However, he still needs constant care. "We changed his diet to control his seizures, he doesn't have a normal diet," Kevin says. "We can't even give him ice cream."

Most upsetting to his family -- Jay J's abuser has a past.

"Jay J's father had abused another son, when that son was six months old -- broken arm," Kevin explains. "And it had happened four years before Jay J, and the current look back is three years."

That means that Jeremy Bolvin's past could not be factored into his prosecution or sentencing for Jay J's beating.

Bolvin only got four years behind bars, and will be out in two years. Jay J's father will be in his mid-20's when he is released from prison.

Kevin fears that "he's going to be near children -- and the children of New York State deserve to be protected from people like this."

Jay J's law would change how repeat abusers can be prosecuted and sentenced.

Prosecutors would be able to look back ten years into a repeat child abuser's past, which could increase the punishment.

A second time child abuser would receive up to seven years in prison.
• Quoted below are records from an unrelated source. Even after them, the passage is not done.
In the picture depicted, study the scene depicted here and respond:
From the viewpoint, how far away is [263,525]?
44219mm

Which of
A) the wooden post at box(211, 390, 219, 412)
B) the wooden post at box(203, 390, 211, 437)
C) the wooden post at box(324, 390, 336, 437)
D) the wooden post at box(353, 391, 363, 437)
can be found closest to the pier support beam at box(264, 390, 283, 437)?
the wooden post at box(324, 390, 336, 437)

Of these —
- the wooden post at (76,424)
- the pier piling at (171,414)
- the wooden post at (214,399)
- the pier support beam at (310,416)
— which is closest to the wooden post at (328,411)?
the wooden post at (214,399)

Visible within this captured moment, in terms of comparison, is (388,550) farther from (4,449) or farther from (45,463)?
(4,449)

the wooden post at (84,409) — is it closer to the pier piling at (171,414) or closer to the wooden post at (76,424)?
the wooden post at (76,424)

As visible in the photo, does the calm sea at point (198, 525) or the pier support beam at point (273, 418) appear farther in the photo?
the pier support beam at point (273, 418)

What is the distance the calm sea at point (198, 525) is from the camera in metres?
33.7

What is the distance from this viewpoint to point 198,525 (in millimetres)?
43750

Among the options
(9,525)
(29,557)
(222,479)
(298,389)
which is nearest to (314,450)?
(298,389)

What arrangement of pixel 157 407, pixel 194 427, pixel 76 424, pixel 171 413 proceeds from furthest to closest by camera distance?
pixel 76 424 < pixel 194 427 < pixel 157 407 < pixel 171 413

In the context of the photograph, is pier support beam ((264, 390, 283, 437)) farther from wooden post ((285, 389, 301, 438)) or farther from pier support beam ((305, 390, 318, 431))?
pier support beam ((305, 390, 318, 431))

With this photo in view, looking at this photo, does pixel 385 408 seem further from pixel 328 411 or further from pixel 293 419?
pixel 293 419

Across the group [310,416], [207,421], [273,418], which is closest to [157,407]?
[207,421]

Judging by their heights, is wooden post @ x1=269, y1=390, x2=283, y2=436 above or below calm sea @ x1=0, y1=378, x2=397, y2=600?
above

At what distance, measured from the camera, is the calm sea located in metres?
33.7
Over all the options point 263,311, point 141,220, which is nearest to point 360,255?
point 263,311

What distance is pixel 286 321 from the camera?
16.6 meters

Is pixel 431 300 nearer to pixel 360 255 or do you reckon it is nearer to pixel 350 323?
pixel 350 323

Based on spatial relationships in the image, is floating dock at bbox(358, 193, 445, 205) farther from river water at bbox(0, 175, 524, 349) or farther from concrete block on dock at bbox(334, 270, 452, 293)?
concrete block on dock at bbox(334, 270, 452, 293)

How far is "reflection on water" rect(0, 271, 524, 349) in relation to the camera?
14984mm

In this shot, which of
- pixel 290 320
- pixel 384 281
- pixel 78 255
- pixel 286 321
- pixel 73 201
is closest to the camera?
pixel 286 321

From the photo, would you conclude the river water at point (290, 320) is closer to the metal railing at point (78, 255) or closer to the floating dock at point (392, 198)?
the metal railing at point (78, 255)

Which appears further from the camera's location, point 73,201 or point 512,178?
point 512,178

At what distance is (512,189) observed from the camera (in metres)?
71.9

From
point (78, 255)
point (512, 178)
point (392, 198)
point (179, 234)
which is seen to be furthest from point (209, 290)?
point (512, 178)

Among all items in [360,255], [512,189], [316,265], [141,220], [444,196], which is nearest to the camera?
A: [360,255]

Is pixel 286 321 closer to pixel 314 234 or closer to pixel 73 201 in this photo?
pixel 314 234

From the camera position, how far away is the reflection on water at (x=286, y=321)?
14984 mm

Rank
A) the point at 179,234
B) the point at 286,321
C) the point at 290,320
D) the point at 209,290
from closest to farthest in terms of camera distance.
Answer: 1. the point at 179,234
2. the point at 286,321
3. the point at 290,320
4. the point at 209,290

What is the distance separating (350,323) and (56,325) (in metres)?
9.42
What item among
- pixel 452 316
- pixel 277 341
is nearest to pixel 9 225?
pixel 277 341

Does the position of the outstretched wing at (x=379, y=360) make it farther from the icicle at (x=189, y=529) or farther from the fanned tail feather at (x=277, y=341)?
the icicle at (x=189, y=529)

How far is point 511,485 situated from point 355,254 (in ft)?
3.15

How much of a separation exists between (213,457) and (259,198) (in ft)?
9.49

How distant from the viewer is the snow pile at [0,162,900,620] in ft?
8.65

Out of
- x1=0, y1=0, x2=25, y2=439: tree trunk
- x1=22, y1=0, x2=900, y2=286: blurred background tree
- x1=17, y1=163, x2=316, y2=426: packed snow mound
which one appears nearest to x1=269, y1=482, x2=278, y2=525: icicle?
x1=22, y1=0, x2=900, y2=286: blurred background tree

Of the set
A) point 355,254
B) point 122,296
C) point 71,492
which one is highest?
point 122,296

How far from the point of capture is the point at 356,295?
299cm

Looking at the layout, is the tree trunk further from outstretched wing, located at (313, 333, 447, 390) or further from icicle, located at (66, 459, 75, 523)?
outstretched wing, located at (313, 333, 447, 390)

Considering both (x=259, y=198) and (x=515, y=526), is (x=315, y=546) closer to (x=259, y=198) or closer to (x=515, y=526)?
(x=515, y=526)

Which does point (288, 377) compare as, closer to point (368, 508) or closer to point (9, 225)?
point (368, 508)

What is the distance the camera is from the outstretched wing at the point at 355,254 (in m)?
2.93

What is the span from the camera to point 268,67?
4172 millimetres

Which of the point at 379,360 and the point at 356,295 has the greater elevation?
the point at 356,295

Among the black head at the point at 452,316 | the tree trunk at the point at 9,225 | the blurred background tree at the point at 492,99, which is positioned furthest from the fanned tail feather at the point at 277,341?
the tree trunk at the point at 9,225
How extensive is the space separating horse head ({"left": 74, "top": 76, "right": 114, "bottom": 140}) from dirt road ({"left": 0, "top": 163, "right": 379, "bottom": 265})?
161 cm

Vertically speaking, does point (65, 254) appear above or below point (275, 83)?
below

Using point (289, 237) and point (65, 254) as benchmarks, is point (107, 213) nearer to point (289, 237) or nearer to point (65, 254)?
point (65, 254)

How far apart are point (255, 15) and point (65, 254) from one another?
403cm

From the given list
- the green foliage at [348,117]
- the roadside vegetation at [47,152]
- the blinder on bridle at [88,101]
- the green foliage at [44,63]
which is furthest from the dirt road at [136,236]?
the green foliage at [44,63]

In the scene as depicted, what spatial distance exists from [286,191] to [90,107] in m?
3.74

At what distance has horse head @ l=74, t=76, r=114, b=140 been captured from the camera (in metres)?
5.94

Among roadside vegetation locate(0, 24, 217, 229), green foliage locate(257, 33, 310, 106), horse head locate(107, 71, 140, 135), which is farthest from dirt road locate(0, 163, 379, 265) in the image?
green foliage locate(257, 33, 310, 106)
A third time child abuser, or someone who committed extreme harm like Jeremy Bolvin, would receive up to 25 years behind bars.

Senator Tim Kennedy, who told his colleagues "we will create justice for Jay J and send a message that we cannot wait any longer", sponsored Jay J's law.

The bill law passed unanimously in the State Senate, but now heads to the State Assembly -- which is where the legislation stalled next year.

Jay J's family, Senator Kennedy and other local legislators are spearheading efforts for the Assembly to pass the bill.